#### Given exercise:
Reproduce every line of the data below, keeping each character unchanged.

** Start of Records for this exercise **

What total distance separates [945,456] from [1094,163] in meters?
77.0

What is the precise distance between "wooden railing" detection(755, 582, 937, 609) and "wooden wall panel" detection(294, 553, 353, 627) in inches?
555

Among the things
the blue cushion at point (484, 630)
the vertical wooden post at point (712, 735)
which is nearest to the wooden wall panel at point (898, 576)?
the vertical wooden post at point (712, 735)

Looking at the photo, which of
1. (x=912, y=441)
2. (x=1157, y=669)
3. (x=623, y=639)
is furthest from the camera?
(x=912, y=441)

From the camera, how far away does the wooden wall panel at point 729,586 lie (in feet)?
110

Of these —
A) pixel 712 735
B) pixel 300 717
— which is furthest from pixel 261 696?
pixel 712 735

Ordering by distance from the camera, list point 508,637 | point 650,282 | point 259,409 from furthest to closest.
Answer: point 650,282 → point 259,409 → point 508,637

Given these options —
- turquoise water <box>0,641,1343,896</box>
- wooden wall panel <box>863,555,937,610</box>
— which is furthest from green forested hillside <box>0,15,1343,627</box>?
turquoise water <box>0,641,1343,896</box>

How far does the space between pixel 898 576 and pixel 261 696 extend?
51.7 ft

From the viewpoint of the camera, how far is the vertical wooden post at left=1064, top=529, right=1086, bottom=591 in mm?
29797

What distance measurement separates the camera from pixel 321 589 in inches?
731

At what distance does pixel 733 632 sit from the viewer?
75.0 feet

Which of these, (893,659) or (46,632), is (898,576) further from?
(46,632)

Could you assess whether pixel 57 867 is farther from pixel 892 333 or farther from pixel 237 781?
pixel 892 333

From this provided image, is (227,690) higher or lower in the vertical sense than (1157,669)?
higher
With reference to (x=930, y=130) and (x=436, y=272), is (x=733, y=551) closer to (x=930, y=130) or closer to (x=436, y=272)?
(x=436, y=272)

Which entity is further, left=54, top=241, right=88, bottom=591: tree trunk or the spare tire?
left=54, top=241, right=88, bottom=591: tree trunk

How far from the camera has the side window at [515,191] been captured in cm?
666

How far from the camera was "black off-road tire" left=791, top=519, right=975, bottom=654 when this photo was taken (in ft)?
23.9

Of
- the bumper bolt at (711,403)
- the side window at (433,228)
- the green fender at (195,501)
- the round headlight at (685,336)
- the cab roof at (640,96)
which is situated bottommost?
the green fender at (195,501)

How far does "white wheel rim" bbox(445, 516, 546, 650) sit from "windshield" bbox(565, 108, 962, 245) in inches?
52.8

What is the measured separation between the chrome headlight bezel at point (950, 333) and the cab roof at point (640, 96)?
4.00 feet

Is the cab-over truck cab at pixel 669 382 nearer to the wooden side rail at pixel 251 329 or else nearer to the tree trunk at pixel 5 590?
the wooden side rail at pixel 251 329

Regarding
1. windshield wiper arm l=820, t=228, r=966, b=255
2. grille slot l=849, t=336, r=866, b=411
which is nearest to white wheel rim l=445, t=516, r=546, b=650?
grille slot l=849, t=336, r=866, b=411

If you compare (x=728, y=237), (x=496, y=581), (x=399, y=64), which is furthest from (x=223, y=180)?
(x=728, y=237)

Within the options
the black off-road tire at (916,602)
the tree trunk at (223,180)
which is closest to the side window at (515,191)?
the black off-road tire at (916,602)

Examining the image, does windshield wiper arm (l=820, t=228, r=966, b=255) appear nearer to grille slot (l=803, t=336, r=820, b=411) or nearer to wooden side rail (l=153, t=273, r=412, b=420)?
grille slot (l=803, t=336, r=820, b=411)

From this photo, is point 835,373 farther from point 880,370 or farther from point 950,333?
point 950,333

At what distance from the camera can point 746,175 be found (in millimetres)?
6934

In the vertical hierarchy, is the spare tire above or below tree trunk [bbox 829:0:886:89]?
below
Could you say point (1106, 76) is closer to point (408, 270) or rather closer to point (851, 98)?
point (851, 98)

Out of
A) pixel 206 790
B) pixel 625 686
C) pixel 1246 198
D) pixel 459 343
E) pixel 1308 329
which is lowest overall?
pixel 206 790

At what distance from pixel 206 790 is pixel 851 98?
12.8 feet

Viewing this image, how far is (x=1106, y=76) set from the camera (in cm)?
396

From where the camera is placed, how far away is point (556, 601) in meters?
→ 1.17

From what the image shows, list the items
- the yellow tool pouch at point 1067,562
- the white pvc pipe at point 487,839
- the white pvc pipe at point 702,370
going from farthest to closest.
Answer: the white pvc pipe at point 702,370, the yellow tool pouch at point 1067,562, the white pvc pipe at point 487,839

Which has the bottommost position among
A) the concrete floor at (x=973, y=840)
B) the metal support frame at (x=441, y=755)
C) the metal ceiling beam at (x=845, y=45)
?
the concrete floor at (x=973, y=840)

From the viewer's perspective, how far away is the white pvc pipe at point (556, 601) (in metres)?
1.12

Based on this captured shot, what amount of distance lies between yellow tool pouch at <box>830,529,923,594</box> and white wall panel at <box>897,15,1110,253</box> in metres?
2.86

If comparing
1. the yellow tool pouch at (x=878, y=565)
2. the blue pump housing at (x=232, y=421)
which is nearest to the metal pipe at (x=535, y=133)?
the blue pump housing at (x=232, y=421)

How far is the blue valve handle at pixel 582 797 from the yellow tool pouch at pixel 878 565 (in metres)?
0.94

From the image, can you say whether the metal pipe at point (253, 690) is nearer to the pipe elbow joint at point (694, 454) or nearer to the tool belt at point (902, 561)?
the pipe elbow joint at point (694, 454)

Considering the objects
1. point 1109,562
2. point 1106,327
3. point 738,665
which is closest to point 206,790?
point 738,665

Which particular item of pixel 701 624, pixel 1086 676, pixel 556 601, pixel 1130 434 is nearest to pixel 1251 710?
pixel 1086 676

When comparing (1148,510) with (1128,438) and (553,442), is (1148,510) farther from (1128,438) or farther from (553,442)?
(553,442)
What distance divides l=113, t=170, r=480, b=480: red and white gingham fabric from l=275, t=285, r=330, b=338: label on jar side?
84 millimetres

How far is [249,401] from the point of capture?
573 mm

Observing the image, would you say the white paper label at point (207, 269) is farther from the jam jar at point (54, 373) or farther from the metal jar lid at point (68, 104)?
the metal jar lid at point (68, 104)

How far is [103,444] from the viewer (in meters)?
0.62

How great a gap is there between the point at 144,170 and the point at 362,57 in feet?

** End of Records for this exercise **

#### Response to the exercise:
What total distance separates [945,456] from [1094,163] in meters?
77.0

What is the precise distance between "wooden railing" detection(755, 582, 937, 609) and "wooden wall panel" detection(294, 553, 353, 627) in inches?
555

Among the things
the blue cushion at point (484, 630)
the vertical wooden post at point (712, 735)
which is nearest to the wooden wall panel at point (898, 576)?
the vertical wooden post at point (712, 735)

Looking at the photo, which of
1. (x=912, y=441)
2. (x=1157, y=669)
3. (x=623, y=639)
is furthest from the camera?
(x=912, y=441)

From the camera, how far away does the wooden wall panel at point 729,586 lie (in feet)?
110

Of these —
A) pixel 712 735
B) pixel 300 717
— which is furthest from pixel 261 696?
pixel 712 735

Ordering by distance from the camera, list point 508,637 | point 650,282 | point 259,409 from furthest to closest.
Answer: point 650,282 → point 259,409 → point 508,637

Given these options —
- turquoise water <box>0,641,1343,896</box>
- wooden wall panel <box>863,555,937,610</box>
— which is furthest from green forested hillside <box>0,15,1343,627</box>?
turquoise water <box>0,641,1343,896</box>

How far does the space between pixel 898 576 and pixel 261 696 extend?
51.7 ft

From the viewpoint of the camera, how far is the vertical wooden post at left=1064, top=529, right=1086, bottom=591 in mm?
29797

What distance measurement separates the camera from pixel 321 589 in inches?
731

At what distance does pixel 733 632 sit from the viewer?
75.0 feet

Which of these, (893,659) or (46,632), is (898,576) further from?
(46,632)

Could you assess whether pixel 57 867 is farther from pixel 892 333 or farther from pixel 237 781?
pixel 892 333

From this provided image, is (227,690) higher or lower in the vertical sense than (1157,669)?
higher
With reference to (x=930, y=130) and (x=436, y=272), is (x=733, y=551) closer to (x=930, y=130) or closer to (x=436, y=272)?
(x=436, y=272)

Which entity is further, left=54, top=241, right=88, bottom=591: tree trunk or the spare tire?
left=54, top=241, right=88, bottom=591: tree trunk

How far from the camera has the side window at [515,191] been captured in cm?
666

How far from the camera was "black off-road tire" left=791, top=519, right=975, bottom=654 when this photo was taken (in ft)?
23.9

Of
- the bumper bolt at (711,403)
- the side window at (433,228)
- the green fender at (195,501)
- the round headlight at (685,336)
- the cab roof at (640,96)
which is situated bottommost?
the green fender at (195,501)

How far does "white wheel rim" bbox(445, 516, 546, 650) sit from "windshield" bbox(565, 108, 962, 245) in inches?
52.8

What is the measured separation between the chrome headlight bezel at point (950, 333) and the cab roof at point (640, 96)?
4.00 feet

Is the cab-over truck cab at pixel 669 382 nearer to the wooden side rail at pixel 251 329 or else nearer to the tree trunk at pixel 5 590?
the wooden side rail at pixel 251 329

Regarding
1. windshield wiper arm l=820, t=228, r=966, b=255
2. grille slot l=849, t=336, r=866, b=411
which is nearest to white wheel rim l=445, t=516, r=546, b=650?
grille slot l=849, t=336, r=866, b=411

If you compare (x=728, y=237), (x=496, y=581), (x=399, y=64), which is furthest from (x=223, y=180)?
(x=728, y=237)

Within the options
the black off-road tire at (916,602)
the tree trunk at (223,180)
which is closest to the side window at (515,191)?
the black off-road tire at (916,602)

Examining the image, does windshield wiper arm (l=820, t=228, r=966, b=255) appear nearer to grille slot (l=803, t=336, r=820, b=411) or nearer to wooden side rail (l=153, t=273, r=412, b=420)?
grille slot (l=803, t=336, r=820, b=411)

From this photo, is point 835,373 farther from point 880,370 or farther from point 950,333?
point 950,333

At what distance from the camera can point 746,175 be found (in millimetres)?
6934

In the vertical hierarchy, is the spare tire above or below tree trunk [bbox 829:0:886:89]?
below
Could you say point (1106, 76) is closer to point (408, 270) or rather closer to point (851, 98)?
point (851, 98)

Out of
A) pixel 206 790
B) pixel 625 686
C) pixel 1246 198
D) pixel 459 343
E) pixel 1308 329
which is lowest overall?
pixel 206 790

At what distance from pixel 206 790 is pixel 851 98?
12.8 feet

Viewing this image, how far is (x=1106, y=76) set from the camera (in cm)?
396

From where the camera is placed, how far away is point (556, 601) in meters?
→ 1.17

From what the image shows, list the items
- the yellow tool pouch at point 1067,562
- the white pvc pipe at point 487,839
- the white pvc pipe at point 702,370
going from farthest to closest.
Answer: the white pvc pipe at point 702,370, the yellow tool pouch at point 1067,562, the white pvc pipe at point 487,839

Which has the bottommost position among
A) the concrete floor at (x=973, y=840)
B) the metal support frame at (x=441, y=755)
C) the metal ceiling beam at (x=845, y=45)
?
the concrete floor at (x=973, y=840)

From the viewer's perspective, how far away is the white pvc pipe at point (556, 601) (in metres)?
1.12

Based on this captured shot, what amount of distance lies between yellow tool pouch at <box>830,529,923,594</box> and white wall panel at <box>897,15,1110,253</box> in metres?
2.86

If comparing
1. the yellow tool pouch at (x=878, y=565)
2. the blue pump housing at (x=232, y=421)
which is nearest to the metal pipe at (x=535, y=133)?
the blue pump housing at (x=232, y=421)

How far is the blue valve handle at pixel 582 797 from the yellow tool pouch at pixel 878 565 (in metres)?
0.94

From the image, can you say whether the metal pipe at point (253, 690) is nearer to the pipe elbow joint at point (694, 454) or nearer to the tool belt at point (902, 561)?
the pipe elbow joint at point (694, 454)

Considering the objects
1. point 1109,562
2. point 1106,327
3. point 738,665
which is closest to point 206,790?
point 738,665

Which particular item of pixel 701 624, pixel 1086 676, pixel 556 601, pixel 1130 434 is nearest to pixel 1251 710?
pixel 1086 676

When comparing (1148,510) with (1128,438) and (553,442), is (1148,510) farther from (1128,438) or farther from (553,442)?
(553,442)
What distance divides l=113, t=170, r=480, b=480: red and white gingham fabric from l=275, t=285, r=330, b=338: label on jar side?
84 millimetres

How far is [249,401] from the point of capture?
573 mm

Observing the image, would you say the white paper label at point (207, 269) is farther from the jam jar at point (54, 373) or farther from the metal jar lid at point (68, 104)?
the metal jar lid at point (68, 104)

How far is [103,444] from the viewer (in meters)?
0.62

How great a gap is there between the point at 144,170 and the point at 362,57 in feet?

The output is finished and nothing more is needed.